AtriCure (Nasdaq:ATRC) announced today that it treated the first patient in its left atrial appendage exclusion for stroke prevention (LeAAPS) trial.
U.S. co-principal investigator Dr. Marc Gerdisch treated the first patient at Franciscan St. Francis Heart Center in Indianapolis.
The prospective, randomized, blinded investigational device exemption (IDE) trial will evaluate the safety and effectiveness of AtriClip. Mason, Ohio–based AtriCure designed AtriClip for the prevention of ischemic stroke or systemic arterial embolism. The LAA exclusion system treats cardiac surgery patients at elevated risk for these events with no history of AFib.
AtriCure said it expects the trial to enroll up to 6,500 patients across up to 250 centers worldwide. This would make it the largest randomized clinical trial for surgical LAA exclusion, the company said.
“The LeAAPS trial is a landmark study to evaluate the prophylactic use of AtriClip devices for stroke reduction in cardiac surgery patients without a preoperative Afib diagnosis, laying the groundwork for a new frontier in stroke prevention,” said Michael Carrel, president and CEO of AtriCure.
Carrel added that the trial presents a “substantial opportunity” to leverage AtriClip for better long-term outcomes.
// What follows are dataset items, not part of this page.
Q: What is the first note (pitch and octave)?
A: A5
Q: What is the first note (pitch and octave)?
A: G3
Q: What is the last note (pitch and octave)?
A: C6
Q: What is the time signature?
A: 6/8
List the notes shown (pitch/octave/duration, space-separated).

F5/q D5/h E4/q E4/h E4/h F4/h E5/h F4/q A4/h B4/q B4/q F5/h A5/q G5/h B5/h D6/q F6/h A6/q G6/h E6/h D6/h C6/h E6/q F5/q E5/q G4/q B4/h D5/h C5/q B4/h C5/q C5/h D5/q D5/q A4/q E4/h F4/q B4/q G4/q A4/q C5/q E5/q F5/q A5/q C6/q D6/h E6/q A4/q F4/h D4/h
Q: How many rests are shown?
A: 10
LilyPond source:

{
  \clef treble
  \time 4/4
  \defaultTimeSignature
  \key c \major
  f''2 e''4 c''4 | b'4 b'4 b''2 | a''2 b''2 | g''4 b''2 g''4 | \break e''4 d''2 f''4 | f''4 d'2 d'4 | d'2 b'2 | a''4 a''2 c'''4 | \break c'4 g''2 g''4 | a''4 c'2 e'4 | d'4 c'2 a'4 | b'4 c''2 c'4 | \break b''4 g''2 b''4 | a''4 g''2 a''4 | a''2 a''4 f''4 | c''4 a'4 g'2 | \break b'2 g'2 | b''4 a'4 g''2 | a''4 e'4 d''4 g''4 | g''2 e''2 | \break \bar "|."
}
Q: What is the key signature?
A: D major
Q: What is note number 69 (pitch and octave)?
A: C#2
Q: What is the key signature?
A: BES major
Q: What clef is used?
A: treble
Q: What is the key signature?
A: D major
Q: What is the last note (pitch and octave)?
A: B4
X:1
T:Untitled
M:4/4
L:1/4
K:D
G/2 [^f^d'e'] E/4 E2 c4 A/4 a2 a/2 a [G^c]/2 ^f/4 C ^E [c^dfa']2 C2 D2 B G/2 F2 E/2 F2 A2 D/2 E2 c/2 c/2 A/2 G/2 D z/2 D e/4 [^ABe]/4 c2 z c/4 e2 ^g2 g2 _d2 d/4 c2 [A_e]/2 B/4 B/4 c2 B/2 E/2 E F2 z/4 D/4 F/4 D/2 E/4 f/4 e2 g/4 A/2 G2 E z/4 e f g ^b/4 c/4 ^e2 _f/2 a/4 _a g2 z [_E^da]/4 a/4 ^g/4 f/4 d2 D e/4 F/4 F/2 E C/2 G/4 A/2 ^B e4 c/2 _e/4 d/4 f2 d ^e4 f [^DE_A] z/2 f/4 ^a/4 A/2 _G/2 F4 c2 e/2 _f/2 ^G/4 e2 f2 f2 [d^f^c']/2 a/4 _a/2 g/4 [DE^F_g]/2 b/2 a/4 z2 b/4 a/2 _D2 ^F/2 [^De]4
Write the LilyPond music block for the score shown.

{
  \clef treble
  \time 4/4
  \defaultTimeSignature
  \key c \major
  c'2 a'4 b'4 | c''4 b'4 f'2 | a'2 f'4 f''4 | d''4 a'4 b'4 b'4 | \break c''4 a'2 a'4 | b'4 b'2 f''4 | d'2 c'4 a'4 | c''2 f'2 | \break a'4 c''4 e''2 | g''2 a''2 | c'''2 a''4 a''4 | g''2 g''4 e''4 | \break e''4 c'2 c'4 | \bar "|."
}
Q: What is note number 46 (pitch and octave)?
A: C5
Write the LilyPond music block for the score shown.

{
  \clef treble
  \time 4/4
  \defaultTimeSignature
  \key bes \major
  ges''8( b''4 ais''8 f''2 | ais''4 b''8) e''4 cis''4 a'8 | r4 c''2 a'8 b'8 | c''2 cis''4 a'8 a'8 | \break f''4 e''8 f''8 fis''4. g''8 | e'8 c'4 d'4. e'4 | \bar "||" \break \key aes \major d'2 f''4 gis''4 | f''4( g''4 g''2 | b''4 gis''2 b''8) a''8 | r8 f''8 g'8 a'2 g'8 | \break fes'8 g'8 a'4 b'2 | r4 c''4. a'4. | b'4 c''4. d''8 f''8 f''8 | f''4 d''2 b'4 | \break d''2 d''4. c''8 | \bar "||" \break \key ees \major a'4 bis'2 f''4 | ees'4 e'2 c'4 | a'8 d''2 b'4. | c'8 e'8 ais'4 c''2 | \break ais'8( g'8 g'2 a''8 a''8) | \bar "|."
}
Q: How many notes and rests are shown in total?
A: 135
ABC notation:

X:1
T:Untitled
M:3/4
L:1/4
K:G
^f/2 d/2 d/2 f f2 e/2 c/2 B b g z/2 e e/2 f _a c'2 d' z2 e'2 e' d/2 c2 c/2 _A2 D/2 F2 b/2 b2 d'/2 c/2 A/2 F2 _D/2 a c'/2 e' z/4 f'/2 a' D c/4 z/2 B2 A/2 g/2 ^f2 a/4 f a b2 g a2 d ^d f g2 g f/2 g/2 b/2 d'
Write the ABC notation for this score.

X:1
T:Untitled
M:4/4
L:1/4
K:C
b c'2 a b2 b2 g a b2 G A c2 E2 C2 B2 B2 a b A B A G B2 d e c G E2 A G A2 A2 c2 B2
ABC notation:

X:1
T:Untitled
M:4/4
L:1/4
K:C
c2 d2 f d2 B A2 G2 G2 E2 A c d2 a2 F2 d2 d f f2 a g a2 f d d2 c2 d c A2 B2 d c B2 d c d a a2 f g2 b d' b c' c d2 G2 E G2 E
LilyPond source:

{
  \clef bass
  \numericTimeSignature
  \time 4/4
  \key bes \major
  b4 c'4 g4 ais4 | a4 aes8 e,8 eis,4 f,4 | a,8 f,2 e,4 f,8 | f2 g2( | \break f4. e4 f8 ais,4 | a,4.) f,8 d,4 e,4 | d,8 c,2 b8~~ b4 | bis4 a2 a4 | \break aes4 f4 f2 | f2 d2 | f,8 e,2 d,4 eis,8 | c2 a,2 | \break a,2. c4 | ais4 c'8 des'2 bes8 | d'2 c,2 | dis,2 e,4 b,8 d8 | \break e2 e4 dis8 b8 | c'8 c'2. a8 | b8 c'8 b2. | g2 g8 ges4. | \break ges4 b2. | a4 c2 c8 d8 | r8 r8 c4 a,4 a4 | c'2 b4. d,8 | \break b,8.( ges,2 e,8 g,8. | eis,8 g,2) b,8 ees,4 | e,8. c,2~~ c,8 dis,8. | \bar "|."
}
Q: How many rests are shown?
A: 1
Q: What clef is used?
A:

It also allows AtriCure to expand its markets.
AtriCure plans to use LeAAPS trial results to expand the label indications for the use of AtriClip. That could include stroke prevention in patients with an elevated risk of ischemic stroke events.
“LeAAPS is one the largest randomized controlled trials in cardiac device history, and we expect it will establish a new standard of care for patients undergoing cardiac surgery,” said Dr. Richard Whitlock, a cardiothoracic surgeon at McMaster University and global principal investigator for the trial.